Issue: 2. (February)

First Page: 309

Last Page: 309

Title: Evolution and Hydrocarbon Potential of Navarin Basin, Bering Sea, Alaska: ABSTRACT

Author(s): David A. Steffy

Article Type: Meeting abstract

Abstract:

The Navarin basin consists of three en echelon subbasins filled with more than 26,000 ft of layered Tertiary sedimentary rock. The subbasins initially formed as a result of extensional deformation associated with oblique subduction of the Kula plate beneath the North American plate in the Late Cretaceous to early Tertiary. By the late Eocene, the fragment of the Kula plate, which now floors the Aleutian basin, was isolated by initiation of subduction at the present Aleutian arc. Active graben growth and major faulting ceased by the late Oligocene. Regional subsidence, controlled primarily by crustal cooling, initiated a second phase of sedimentation within and beyond structurally defined subbasins of pre-late Oligocene.
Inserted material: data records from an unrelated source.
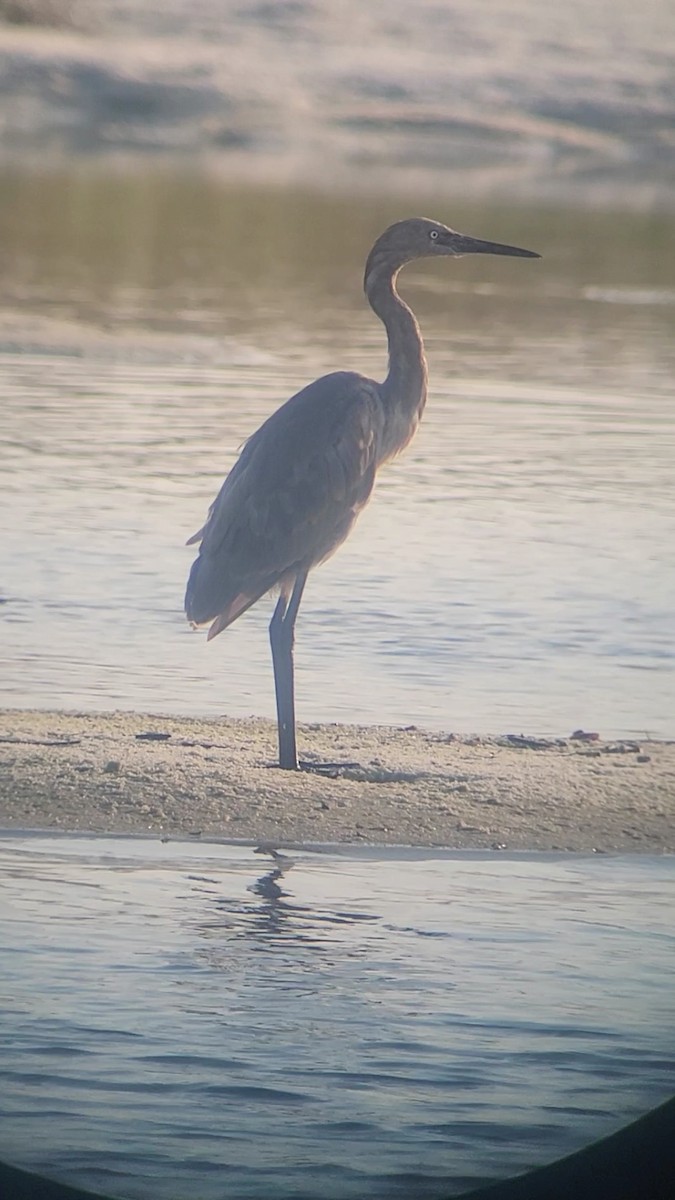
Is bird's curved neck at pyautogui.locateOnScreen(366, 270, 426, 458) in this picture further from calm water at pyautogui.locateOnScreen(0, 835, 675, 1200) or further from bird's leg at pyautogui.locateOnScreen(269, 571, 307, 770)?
calm water at pyautogui.locateOnScreen(0, 835, 675, 1200)

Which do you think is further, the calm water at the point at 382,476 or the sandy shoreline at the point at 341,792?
the calm water at the point at 382,476

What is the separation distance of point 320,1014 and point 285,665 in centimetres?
114

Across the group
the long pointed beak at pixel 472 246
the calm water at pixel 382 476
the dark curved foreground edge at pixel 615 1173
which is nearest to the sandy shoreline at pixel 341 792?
the calm water at pixel 382 476

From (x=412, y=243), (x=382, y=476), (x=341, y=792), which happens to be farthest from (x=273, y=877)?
(x=382, y=476)

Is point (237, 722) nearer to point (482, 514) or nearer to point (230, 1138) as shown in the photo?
point (230, 1138)

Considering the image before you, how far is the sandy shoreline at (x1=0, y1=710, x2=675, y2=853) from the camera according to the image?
2816 mm

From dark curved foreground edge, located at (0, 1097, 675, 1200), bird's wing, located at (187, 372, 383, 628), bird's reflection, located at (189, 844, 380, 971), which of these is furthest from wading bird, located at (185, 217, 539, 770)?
dark curved foreground edge, located at (0, 1097, 675, 1200)

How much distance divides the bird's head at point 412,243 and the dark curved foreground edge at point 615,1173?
218 centimetres

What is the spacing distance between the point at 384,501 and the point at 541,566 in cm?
109

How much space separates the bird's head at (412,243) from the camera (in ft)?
11.3

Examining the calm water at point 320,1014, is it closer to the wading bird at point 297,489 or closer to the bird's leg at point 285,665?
the bird's leg at point 285,665

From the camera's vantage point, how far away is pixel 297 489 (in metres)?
3.34

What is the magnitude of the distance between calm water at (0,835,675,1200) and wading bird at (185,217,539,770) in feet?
1.99

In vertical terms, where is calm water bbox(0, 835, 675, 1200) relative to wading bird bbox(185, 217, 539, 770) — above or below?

The Navarin basin COST 1 well suggests that since th late Eocene, sedimentation within the three subbasins consisted of predominantly marine mudstone and siltstone and minor amounts of sandstone. Regressive events in the middle and late Oligocene, however, exposed older Tertiary and Mesozoic basement highs to wave-base erosion, which may have formed aprons of coarser grained detritus along the subbasins flanks. Eocene and early Oligocene marine sediments with good liquid hydrocarbon source potential and favorable levels of thermal maturity were present at the well site. This marine sequence thickens toward the deeper parts of the basin, indicating that a significant amount of source rock may be present next to traps associated with basement highs.